Support must also extend beyond schools. Those already NEET are often the hardest to reach as they are no longer in settings where referrals happen naturally.

Community-based services such as Early Support Hubs offer a promising model providing accessible, drop-in support without the need for a GP referral. However, provision remains limited, leaving many without access to early intervention.

Scaling up these services - and ensuring they deliver evidence-based psychological therapies - would help close a major gap in the system.

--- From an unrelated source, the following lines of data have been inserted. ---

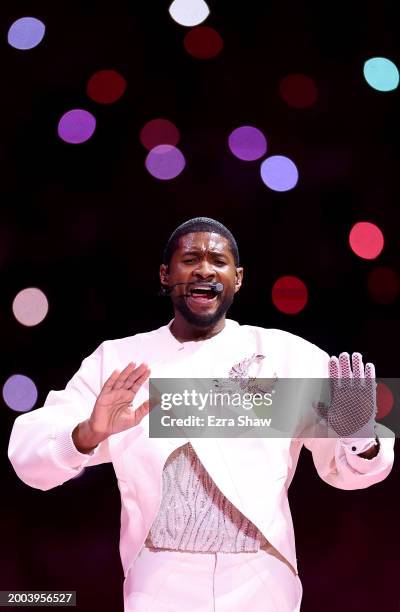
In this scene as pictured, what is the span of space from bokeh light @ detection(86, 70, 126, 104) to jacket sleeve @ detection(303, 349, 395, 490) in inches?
53.8

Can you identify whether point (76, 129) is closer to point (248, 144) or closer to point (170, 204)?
point (170, 204)

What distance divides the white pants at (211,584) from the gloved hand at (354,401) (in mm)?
316

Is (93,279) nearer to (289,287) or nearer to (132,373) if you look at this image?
(289,287)

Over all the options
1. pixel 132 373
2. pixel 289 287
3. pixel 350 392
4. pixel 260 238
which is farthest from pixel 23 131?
pixel 350 392

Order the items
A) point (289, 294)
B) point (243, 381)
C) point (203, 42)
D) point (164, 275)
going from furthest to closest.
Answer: point (203, 42)
point (289, 294)
point (164, 275)
point (243, 381)

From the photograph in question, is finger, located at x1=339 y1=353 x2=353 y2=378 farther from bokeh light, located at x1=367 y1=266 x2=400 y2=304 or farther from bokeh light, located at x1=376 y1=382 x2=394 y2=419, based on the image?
bokeh light, located at x1=367 y1=266 x2=400 y2=304

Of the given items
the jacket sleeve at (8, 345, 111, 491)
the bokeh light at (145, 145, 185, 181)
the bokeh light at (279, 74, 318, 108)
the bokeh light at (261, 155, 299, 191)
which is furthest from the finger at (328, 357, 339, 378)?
the bokeh light at (279, 74, 318, 108)

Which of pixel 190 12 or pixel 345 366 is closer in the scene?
pixel 345 366

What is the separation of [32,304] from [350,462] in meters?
1.23

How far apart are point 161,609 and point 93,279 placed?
3.82ft

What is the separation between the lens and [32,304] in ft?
7.88

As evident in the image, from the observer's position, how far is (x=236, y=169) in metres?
2.46

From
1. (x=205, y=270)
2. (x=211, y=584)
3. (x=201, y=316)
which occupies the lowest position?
(x=211, y=584)

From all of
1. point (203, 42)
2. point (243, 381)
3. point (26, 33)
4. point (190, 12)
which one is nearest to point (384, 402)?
point (243, 381)
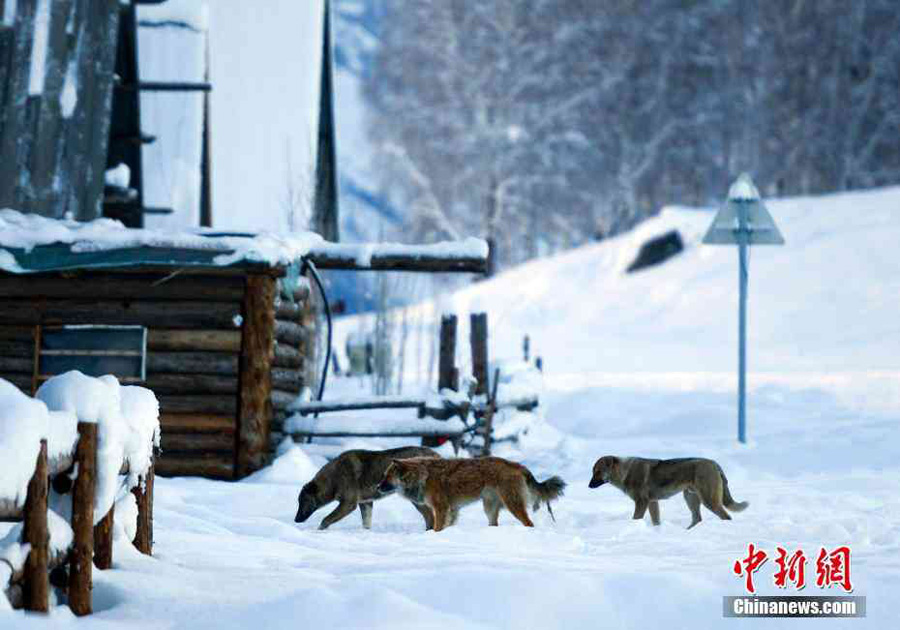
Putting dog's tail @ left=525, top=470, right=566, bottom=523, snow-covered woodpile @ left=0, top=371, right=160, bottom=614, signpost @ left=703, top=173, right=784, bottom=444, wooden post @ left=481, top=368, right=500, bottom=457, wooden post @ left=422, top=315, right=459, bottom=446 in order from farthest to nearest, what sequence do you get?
signpost @ left=703, top=173, right=784, bottom=444
wooden post @ left=422, top=315, right=459, bottom=446
wooden post @ left=481, top=368, right=500, bottom=457
dog's tail @ left=525, top=470, right=566, bottom=523
snow-covered woodpile @ left=0, top=371, right=160, bottom=614

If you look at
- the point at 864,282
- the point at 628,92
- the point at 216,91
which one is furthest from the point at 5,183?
the point at 628,92

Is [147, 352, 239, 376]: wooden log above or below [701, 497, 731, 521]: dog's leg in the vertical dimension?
above

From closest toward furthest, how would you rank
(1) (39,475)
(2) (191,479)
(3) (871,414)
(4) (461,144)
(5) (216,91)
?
(1) (39,475), (2) (191,479), (3) (871,414), (5) (216,91), (4) (461,144)

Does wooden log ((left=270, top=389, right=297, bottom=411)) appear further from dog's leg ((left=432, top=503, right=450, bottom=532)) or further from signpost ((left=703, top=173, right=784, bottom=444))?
signpost ((left=703, top=173, right=784, bottom=444))

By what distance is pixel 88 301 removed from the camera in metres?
14.7

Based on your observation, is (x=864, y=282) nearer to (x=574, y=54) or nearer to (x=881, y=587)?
(x=574, y=54)

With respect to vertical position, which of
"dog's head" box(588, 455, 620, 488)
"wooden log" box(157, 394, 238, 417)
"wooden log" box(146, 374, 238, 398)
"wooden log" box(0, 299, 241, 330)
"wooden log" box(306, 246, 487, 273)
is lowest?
"dog's head" box(588, 455, 620, 488)

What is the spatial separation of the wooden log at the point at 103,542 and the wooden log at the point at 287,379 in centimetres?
814

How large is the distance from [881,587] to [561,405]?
Result: 16289 mm

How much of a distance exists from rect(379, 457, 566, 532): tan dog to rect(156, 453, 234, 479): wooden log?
4.36 metres

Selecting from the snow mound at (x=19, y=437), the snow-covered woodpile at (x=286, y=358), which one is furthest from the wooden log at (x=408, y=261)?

For system leaders, the implications are clear. Mental health support for young people should not be seen solely as a clinical priority, but as a core component of wider economic and social policy.

Periods spent NEET early in life are associated with poorer long-term outcomes, including reduced employment prospects, increased health service use and higher costs to the public purse. Investment in early, accessible and evidence-based mental health care therefore represents both a clinical and economic opportunity.

If the Government's NEET strategy is to deliver sustainable change, it must be underpinned by co-ordinated action across health, education and community services. Ensuring young people can access timely, effective psychological support will be critical to enabling them to engage with the opportunities available to them.